Él estaba delante de la entrada de la caverna, lanza en ristre y se preparaba a arrojarla hacia un enorme felino agazapado, a punto de brincar, con un gruñido retumbándole en la garganta.

–¡No, Jondalar! –gritó Ayla, interponiéndose entre ambos a todo correr–. ¡No!

–¡Quítate, Ayla! ¡Oh, Madre, detenla! –gritó el hombre cuando saltó frente a él, en la trayectoria del león que se abalanzaba.

La mujer hizo una señal rápida, imperiosa, y en el lenguaje gutural del Clan gritó: «¡Ya!» .

El enorme león cavernario de melena rojiza, con un retorcimiento del cuerpo, cortó en seco el brinco y cayó a los pies de la mujer. Entonces frotó su enorme cabeza contra la pierna de ella; Jondalar se quedó estupefacto.

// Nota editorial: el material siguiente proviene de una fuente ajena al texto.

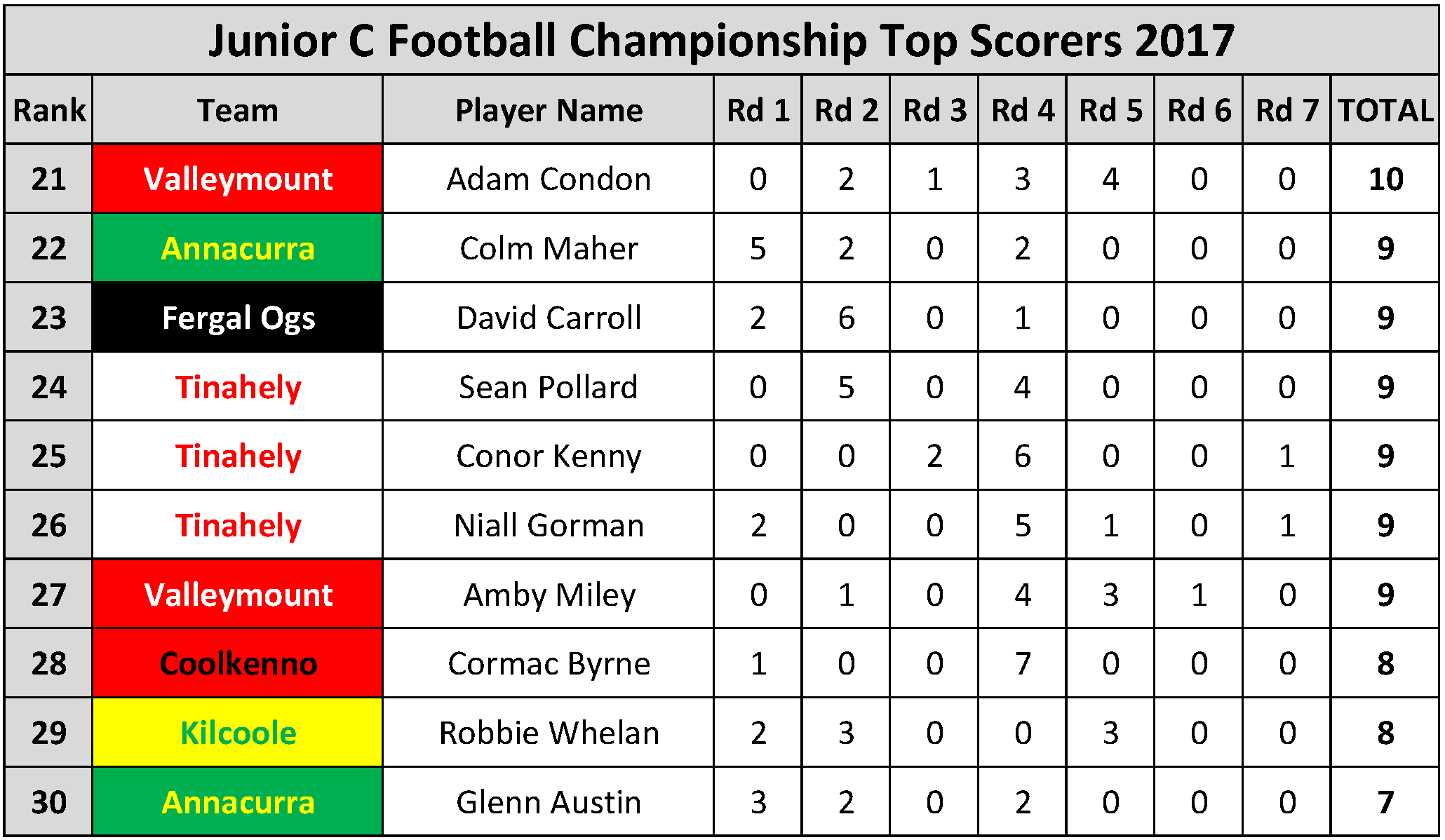 Top Scorers_Page_080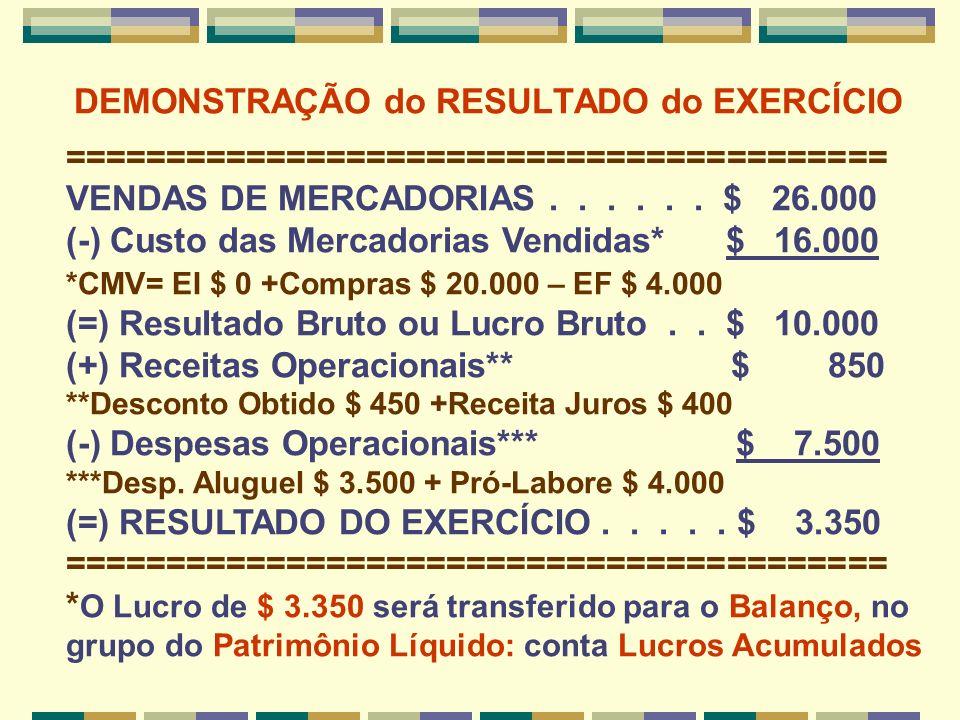 DEMONSTRAÇÃO do RESULTADO do EXERCÍCIO ========================================= VENDAS DE MERCADORIAS......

–¡Bebé, oh, Bebé! Has vuelto –decía Ayla con gestos, y sin vacilar, sin ningún temor, abrazó el enorme cuello del león.

Bebé la derribó con toda la suavidad de que era capaz, y Jondalar los contemplaba, boquiabierto, mientras el león cavernario más grande que viera en toda su vida enlazaba a la mujer entre sus patas delanteras en lo más parecido a un abrazo que, según él, pudiera dar un león. El felino lamió lágrimas saladas del rostro de la mujer con una lengua que lo raspaba hasta dejarlo en carne viva.

–Basta, Bebé –dijo Ayla, sentándose–, no me va a quedar cara.

Encontró los puntos clave detrás de las orejas y alrededor de la melena donde le gustaba que lo rascaran. Bebé se puso panza arriba para que su barbilla gozara de las caricias, con un retumbante gruñido de satisfacción.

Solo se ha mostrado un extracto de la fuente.